O espaço para avançar a pauta ambiental dentro da gestão Lula ainda existe? Ou pode chegar uma hora que os ambientalistas em cargos importantes prefiram sair do governo para trabalhar pela sociedade civil?
Essa questão envolve duas coisas. Primeiro, o maior promotor hoje da agenda ambiental no Brasil é o próprio presidente. A cada dois discursos que ele faz, em três ele fala de meio ambiente. Ele fala da importância do desmatamento zero, da agenda de clima, da transição energética... Desde a campanha eleitoral me eu encontrei pessoalmente com ele três vezes, e ele me pareceu uma pessoa realmente convencida da agenda ambiental. A gente nunca teve no Brasil um presidente que falasse tanto da agenda de clima. Ele criou o ministério dos povos indígenas, colocou a Marina Silva no MMA, e ela é referência no setor ambiental. Ele tem acertos muito grandes, e a gente não pode desconsiderar isso.

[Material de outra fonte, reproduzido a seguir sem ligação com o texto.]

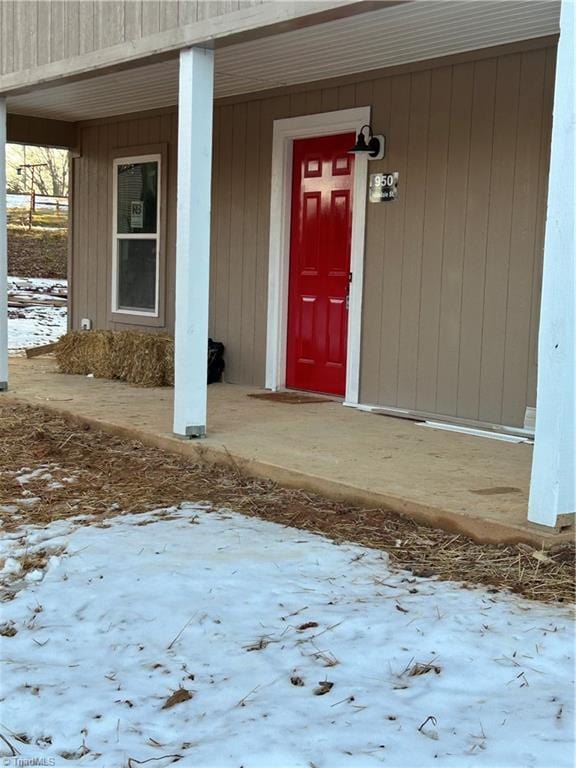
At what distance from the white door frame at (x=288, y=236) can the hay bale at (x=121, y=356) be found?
0.96 meters

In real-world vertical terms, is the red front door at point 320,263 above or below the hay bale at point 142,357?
above

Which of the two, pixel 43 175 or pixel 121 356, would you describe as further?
pixel 43 175

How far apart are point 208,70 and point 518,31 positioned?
1.92 meters

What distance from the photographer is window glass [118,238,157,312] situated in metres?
9.18

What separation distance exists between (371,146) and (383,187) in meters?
0.33

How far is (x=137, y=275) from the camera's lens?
9375mm

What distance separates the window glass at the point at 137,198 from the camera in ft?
29.8

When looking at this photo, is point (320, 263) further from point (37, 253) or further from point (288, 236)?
point (37, 253)

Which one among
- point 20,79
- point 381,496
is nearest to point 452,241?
point 381,496

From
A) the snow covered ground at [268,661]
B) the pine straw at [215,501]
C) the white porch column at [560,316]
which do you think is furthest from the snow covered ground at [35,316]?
the white porch column at [560,316]

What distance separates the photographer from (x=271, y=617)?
3.07 m

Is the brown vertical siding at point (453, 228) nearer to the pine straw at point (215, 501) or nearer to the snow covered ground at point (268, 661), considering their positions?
the pine straw at point (215, 501)

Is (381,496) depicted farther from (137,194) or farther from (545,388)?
(137,194)

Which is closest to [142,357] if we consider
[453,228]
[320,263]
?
[320,263]
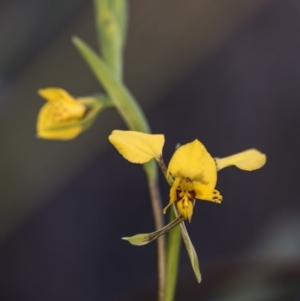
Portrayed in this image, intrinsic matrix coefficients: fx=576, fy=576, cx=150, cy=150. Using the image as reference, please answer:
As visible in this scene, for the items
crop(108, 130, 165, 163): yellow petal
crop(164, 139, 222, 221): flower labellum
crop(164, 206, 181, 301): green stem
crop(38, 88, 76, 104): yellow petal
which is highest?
crop(38, 88, 76, 104): yellow petal

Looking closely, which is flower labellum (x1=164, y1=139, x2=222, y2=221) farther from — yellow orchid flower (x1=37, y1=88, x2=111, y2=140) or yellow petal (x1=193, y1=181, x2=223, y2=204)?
yellow orchid flower (x1=37, y1=88, x2=111, y2=140)

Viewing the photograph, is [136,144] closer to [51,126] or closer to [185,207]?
[185,207]

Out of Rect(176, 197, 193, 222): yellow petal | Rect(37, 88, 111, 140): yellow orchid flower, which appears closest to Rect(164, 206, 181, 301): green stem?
Rect(176, 197, 193, 222): yellow petal

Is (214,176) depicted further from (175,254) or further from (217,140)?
(217,140)

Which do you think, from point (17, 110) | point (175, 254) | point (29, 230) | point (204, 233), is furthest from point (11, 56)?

O que nós estamos fazendo como o setor, agora, e eu acho que a ministra Marina também está indo nessa mesma direção, é mostrar que a Casa Civil, com a articulação política de governo, não pode fazer as negociações que está fazendo dentro da nossa agenda e achar que isso é normal. Eles não podem achar que isso vai ser aceito em nome da governabilidade ou do que quer que seja. Essas negociações que estão sendo realizadas depõem contra o próprio presidente da República. O que nós estamos fazendo é uma pressão para que o próprio presidente não perca a capacidade de manter o discurso ambiental e as realizações ambientais dele.

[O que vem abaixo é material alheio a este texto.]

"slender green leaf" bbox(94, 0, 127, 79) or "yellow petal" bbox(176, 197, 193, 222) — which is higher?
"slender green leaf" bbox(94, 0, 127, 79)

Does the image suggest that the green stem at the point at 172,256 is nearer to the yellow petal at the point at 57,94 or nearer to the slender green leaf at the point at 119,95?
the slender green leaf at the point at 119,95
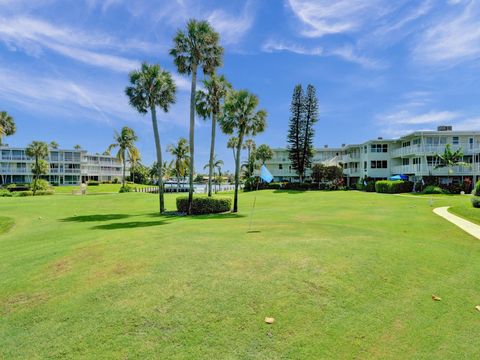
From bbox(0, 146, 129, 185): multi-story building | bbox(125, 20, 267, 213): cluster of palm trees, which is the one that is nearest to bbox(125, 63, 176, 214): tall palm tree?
bbox(125, 20, 267, 213): cluster of palm trees

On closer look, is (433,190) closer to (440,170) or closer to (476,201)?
(440,170)

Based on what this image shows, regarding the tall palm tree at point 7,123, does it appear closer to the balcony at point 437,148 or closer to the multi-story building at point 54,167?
the multi-story building at point 54,167

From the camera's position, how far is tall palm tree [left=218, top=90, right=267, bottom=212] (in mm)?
22953

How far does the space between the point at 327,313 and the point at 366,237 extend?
6.18 metres

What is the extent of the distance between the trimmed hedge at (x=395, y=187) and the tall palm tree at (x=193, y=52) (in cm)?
3090

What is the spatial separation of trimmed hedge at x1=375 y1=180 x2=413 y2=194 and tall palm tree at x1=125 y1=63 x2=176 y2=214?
3260cm

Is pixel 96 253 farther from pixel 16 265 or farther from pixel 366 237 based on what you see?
pixel 366 237

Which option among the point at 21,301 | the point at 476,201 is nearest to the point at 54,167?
the point at 476,201

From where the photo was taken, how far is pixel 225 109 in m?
23.5

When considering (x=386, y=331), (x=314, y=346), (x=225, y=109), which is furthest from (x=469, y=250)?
(x=225, y=109)

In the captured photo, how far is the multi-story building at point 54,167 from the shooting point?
76.7 meters

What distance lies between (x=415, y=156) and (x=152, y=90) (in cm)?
4106

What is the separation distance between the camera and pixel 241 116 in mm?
23156

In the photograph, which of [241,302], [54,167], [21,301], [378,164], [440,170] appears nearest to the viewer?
[241,302]
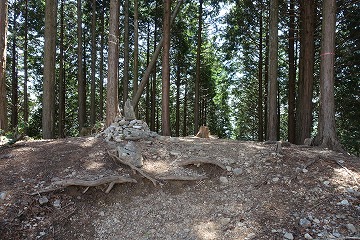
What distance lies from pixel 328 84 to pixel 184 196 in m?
4.92

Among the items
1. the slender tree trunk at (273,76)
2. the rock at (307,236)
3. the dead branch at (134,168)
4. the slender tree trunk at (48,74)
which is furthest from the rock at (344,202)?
the slender tree trunk at (48,74)

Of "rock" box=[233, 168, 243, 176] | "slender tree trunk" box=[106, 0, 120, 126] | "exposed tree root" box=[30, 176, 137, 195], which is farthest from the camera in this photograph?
"slender tree trunk" box=[106, 0, 120, 126]

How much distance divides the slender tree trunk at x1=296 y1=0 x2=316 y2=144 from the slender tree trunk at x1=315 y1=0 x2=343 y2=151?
263 cm

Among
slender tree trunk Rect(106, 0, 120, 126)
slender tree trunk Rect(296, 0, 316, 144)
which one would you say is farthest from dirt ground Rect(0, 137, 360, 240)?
slender tree trunk Rect(296, 0, 316, 144)

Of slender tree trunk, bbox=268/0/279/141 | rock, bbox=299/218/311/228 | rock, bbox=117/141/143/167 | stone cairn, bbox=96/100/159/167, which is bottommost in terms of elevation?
rock, bbox=299/218/311/228

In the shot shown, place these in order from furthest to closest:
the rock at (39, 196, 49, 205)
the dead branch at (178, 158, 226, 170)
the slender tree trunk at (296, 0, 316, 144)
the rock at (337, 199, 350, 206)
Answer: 1. the slender tree trunk at (296, 0, 316, 144)
2. the dead branch at (178, 158, 226, 170)
3. the rock at (39, 196, 49, 205)
4. the rock at (337, 199, 350, 206)

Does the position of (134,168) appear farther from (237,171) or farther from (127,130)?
(237,171)

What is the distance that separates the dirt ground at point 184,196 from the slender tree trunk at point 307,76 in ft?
12.0

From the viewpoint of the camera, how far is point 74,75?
19781mm

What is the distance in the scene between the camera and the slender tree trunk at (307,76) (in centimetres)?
941

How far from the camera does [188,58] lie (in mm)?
21297

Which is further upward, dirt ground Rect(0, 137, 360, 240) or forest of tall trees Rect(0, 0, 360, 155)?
forest of tall trees Rect(0, 0, 360, 155)

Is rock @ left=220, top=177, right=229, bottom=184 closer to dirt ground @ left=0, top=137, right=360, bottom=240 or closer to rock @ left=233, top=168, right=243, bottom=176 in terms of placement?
dirt ground @ left=0, top=137, right=360, bottom=240

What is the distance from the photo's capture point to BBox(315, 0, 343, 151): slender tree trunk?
6.70m
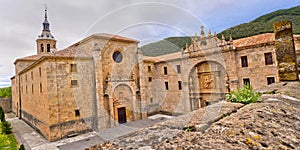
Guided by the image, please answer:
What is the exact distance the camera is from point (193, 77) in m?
17.9

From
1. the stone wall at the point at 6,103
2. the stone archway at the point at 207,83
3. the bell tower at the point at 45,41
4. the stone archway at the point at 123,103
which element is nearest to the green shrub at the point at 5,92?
the stone wall at the point at 6,103

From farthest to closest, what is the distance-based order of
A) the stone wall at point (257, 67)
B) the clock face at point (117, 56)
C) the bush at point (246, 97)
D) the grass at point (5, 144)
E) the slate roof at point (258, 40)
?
the clock face at point (117, 56), the slate roof at point (258, 40), the stone wall at point (257, 67), the grass at point (5, 144), the bush at point (246, 97)

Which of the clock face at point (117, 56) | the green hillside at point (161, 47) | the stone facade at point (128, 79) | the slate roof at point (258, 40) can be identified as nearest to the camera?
the green hillside at point (161, 47)

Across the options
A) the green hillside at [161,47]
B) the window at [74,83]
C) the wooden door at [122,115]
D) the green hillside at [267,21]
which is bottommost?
the wooden door at [122,115]

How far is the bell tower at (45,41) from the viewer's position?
2933 centimetres

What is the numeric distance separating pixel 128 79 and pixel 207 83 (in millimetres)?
8293

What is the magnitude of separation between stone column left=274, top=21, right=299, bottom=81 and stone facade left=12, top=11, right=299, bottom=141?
842cm

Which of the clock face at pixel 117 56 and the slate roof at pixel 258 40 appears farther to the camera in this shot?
the clock face at pixel 117 56

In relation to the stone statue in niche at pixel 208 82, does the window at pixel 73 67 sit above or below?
above

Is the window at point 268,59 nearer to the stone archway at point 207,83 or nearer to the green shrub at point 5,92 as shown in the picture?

O Ibama que está sendo atacado é o mesmo Ibama que vai baixar o desmatamento no Brasil. Não existem dois "Ibamas", um que pode ser atacado pelo governo e outro que vai combater criminoso ilegal na Amazônia. Quando parte do governo quer desacreditar o Ibama, como no caso do petróleo na foz do Amazonas, eles estão ajudando também o grileiro de terra e o desmatador ilegal. Esses é que querem ver o Ibama descredenciado. O alerta que a gente está fazendo é que, se o governo tem que negociar com a bancada ruralista, ele precisa escolher outros itens de negociação, não a agenda ambiental.